I have been here at The Phene since the 26th July.
Which was the first restaurant you worked in?
My first restaurant in London was The Winter Garden at The Landmark hotel Marylebone.
What was the last London restaurant you went to, apart from your own?
The last place I ate was Windows at Galvins, stunning food with a stunning view.
Which London restaurant is your favourite and why?
I don’t have a particular favourite, I love to explore little venues with my wife, I find them to be little diamonds with chefs who have everything to prove, so the food generally tastes and feels better.
What or who has been the biggest influence on the way you cook and why?
Georg Heis, former Head Chef of Mozzimans and The Landmark, he showed me that cooking was about passion and delicate touches, the way he caressed his food was a sight to behold.
What is your personal signature dish?
Grilled free range chicken breast with chorizo and butter bean cassoulet, hearty, delicately spiced, and heart warming.
Which other chef(s) do you most admire?
I admire any chef who wants to be the best he or she can be, my sous chef Mariusz would fall into this bracket, a pleasure to teach with a big capacity to succeed.
What’s the best part of your job?
The knowledge that my customers have had a great experience, watching my team, which is a young team, grow and learn together as a unit, working with the seasons to produce menus for the moment.
And the worst?
The hours can be a pain in the bum, but if you want to succeed, you have to be there, simple.
What would your last meal be?
My last meal would have to be 14o/z dry aged York ribeye, which my butcher provides, and is amazing quality for Uk beef, with dauphinoise potaoes, tenderstem broccoli, and thyme jus, washed down with Opus 3 1985, followed by a good old fashioned treacle pud with créme anglaise.
Do you have a chef’s shortcut that you can share with us?

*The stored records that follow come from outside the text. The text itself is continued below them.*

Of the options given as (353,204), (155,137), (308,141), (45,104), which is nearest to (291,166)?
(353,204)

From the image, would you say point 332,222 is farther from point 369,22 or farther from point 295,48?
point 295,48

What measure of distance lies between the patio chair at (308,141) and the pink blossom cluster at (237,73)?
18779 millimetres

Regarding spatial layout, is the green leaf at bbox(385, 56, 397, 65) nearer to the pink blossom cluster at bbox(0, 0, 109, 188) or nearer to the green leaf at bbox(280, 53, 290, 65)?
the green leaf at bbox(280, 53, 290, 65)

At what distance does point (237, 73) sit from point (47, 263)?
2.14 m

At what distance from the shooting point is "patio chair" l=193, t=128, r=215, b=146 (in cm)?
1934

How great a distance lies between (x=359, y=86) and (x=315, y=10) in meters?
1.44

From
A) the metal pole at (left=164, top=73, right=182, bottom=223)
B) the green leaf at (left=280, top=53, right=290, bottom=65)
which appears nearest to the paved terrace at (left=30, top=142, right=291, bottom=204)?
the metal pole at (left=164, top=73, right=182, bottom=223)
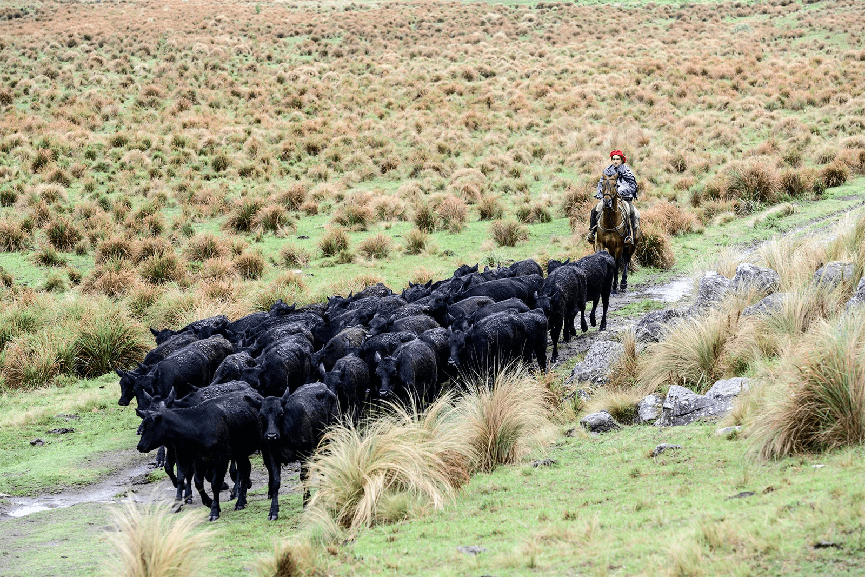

I do know a lot of shortcuts, the best one I tend to use is when I am making a risotto, I place the shallots and garlic in the pan before I put it on the heat with some oil, by the time the pan becomes hot, the shallots have already cooked without colouring, and I can move quickly on to the next stage of adding the rice, followed by hot boiling stock, the whole process only takes 15 minutes to cook instead of 20-25 minutes.